* [PASSAGE TO READ]:
This chapter explains how to configure dCache to allow FTP, a common network protocol that many clients support.
FTP is a long established protocol that allows clients to transfer files, and manage files and directories within dCache. FTP was originally specified without any encryption, with later standards adding support for encrypted communication. FTP differs from many other protocols by using separate TCP connections for issuing commands (the control channel) and transferring file data (the data channel).
Various extensions to FTP exist to support additional functionality. These are typically backwards compatible, allowing the ftp door to work with clients that support the extension in addition to those that don't.
The control channel is the TCP connection established by the client over which the client issues commands and receives replies indicating whether those commands were successful.
In general, dCache supports four flavours of control channel: plain
,
tls
(also known as FTPS), gsiftp
(also known as GridFTP), and
kerberos
. Each FTP door supports exactly one of these flavours.
These flavours differ in how the control channel is handled. In plain
FTP, the control channel is unencrypted; in many cases, this is
insecure and requires additional protection. With tls, gsiftp and
Kerberos FTP, the control channel is encrypted, preventing
eavesdropping or interfering with requests. Authentication with tls
is based on username and password, gsiftp is based on X.509
credentials, while Kerberos FTP uses Kerberos.
Although tls and gsi FTP doors are both X.509 based, they differ in how the encryption is handled. Support for tls FTP is more common and is often referred to as FTPS, FTP(E)S, FTPS-explicit or FTPES. Support for gsi FTP is limited to grid tools.
The door may be configured to accept network connections only from
specific clients. This is perhaps most useful with plain
(unencrypted) FTP, but may be used with all flavours. The
configuration property ftp.net.allowed-subnets
is a space-separated
list of either IP addresses of subnets (written in CIDR notation).
A client may request a directory listing. In the original FTP specification, the format of a directory listing was unspecified. Different FTP servers could respond in different ways. Returning the output of 'ls -l' became a de facto standard, although different implementations of the 'ls' command also different in their response.
Some clients exist that attempt to parse the directory listing, using various heuristics to guess in which format the server is replying.
dCache supports two formats: a legacy format and a format that more
closely emulates the output from 'ls -l'. The ftp.list-format
configuration property controls which format is returned.
Subsequent extensions to FTP support directory listing in a precise, prescribed format. This extension removes any ambiguity and allows clients to work with different servers. dCache supports this extension.
It is possible for dCache to run several ftp doors of the same type. These doors could be accessed through a DNS alias or through an haproxy server.
If a load-balancer is used then many support sending the client's IP
address when establishing the control channel using the ha-proxy
protocol. If the door receives such messages then must be configured
to process such message via the ftp.enable.proxy-protocol
configuration property. The door accepts both version 1 and version 2
of the ha-proxy protocol.
The FTP door will limit the number of concurrent connections. This is
controlled by the ftp.limits.clients
configuration property.

* [SOURCE MATERIAL]:
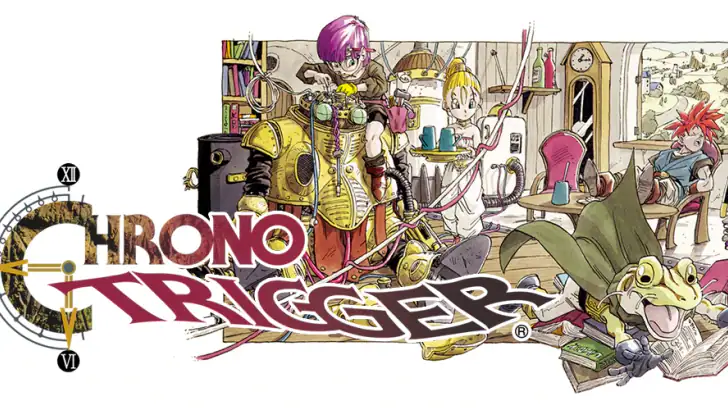 CHRONO TRIGGER (Upgrade Ver.) feature graphic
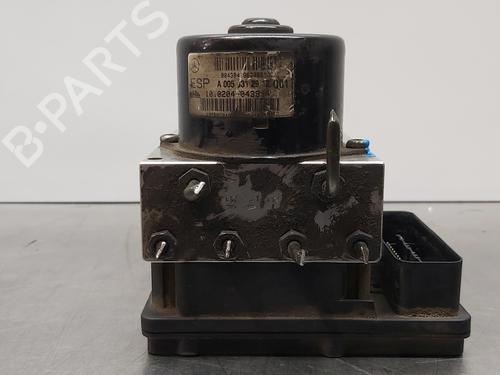 ABS pump MERCEDES-BENZ C-CLASS (W203) C 230 Kompressor (203.040) | BP15914019M43 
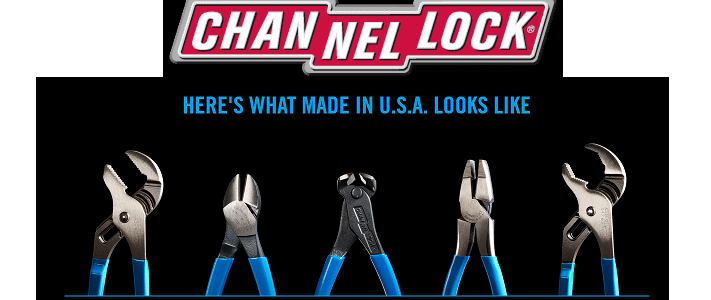 Channellock at Westerntoolco.com
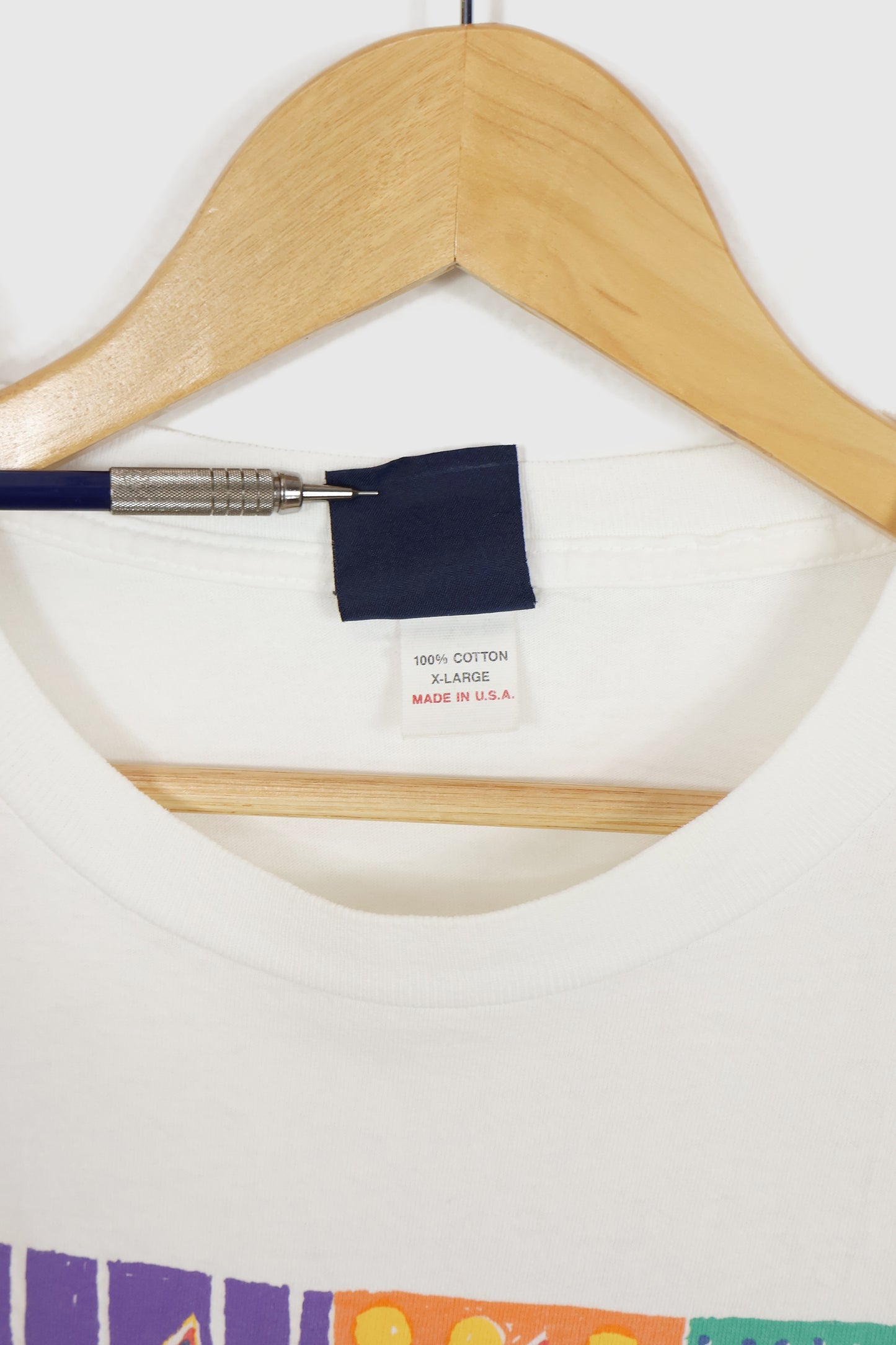 Vintage Stone Harbor Tee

* [PROBLEM DETAILS]: Please carry on the dCache FTP chapter from its final sentence. The material has no connection to the dCache FTP chapter.

* [EXPECTED ANSWER]:
Anonymous access (also know as anonymous FTP or anonFTP) is a long established practice where publicly available data is made available to anyone who wants it. The client authenticates with a specific username (typically 'anonymous'). Although there is no specific password for these accounts, it is common practice that the client sends the user's email address as the password, as a courtesy.
dCache supports anonymous FTP for the plain and tls FTP doors. This
is disabled by default, but may be enabled using the
ftp.enable.anonymous-ftp
configuration property. When enabled,
users may access dCache as user NOBODY; e.g., world-readable files may
be downloaded and world-readable directories may be listed.
dCache may be configured to expose only part of the namespace by
configuring an anonymous-ftp specific root directory. This is
controlled by the ftp.anonymous-ftp.root
property. When someone
uses the anonymous FTP service then the root directory they see is
whichever path is configured in this property.
The name of the anonymous account is configured with the
ftp.authn.anonymous.user
property. If a regular dCache user has the
same username as this property then that dCache user will no longer be
able to log into their account via FTP username and password
authentication. The default value is "anonymous", which is the widely
accepted account name for anonymous access: many FTP clients will use
this name automatically.
The ftp.authn.anonymous.require-email-password
configuration
property controls whether to reject anonymous login attempts where the
password is not a valid email address. Note that, Globus transfer
service currently sends "dummy" as the password, which is not a valid
email address.
If the plain or tls FTP door should be used only for anonymous access
then regular username and password access may be disabled by
configuring the ftp.enable.username-password
property. This is
perhaps most useful with plain FTP doors to prevent normal dCache
users from typing in their password unencrypted.
Transferring a file with FTP involves establishing one (or more) TCP connect over which the data will travel. These are independent of the control channel.
The TCP connection over which a file's data travels (the data channels) are either established by dCache or by the client. Transfers where the data channel is establish by dCache are called active transfers; those where the client establishes the data channel are called passive transfers.
The FTP specification is clear that an upload that targets an existing file should overwrite that file (provided the user is authorisation to do so). However, historically, dCache has preferred to fail such transfers.
Currently, the ftp.enable.overwrite
configuration property controls
whether or not dCache allows clients to overwrite existing files when
uploading data. By default, this is allowed.
There are extensions to basic the FTP protocol (called GridFTP) that allow the ftp door to redirect the client to the pool. Clients that support this GridFTP extension will advertise their support, allowing dCache to establish a transfer directly between the client and the pool.
If the client does not support GridFTP, or is configured not to redirect, or if the ftp door is configured not to redirect the client then the door will create a proxy for data transfers. The data channel(s) will be established between the door and the client and an additional TCP connection is established between the door and the pool.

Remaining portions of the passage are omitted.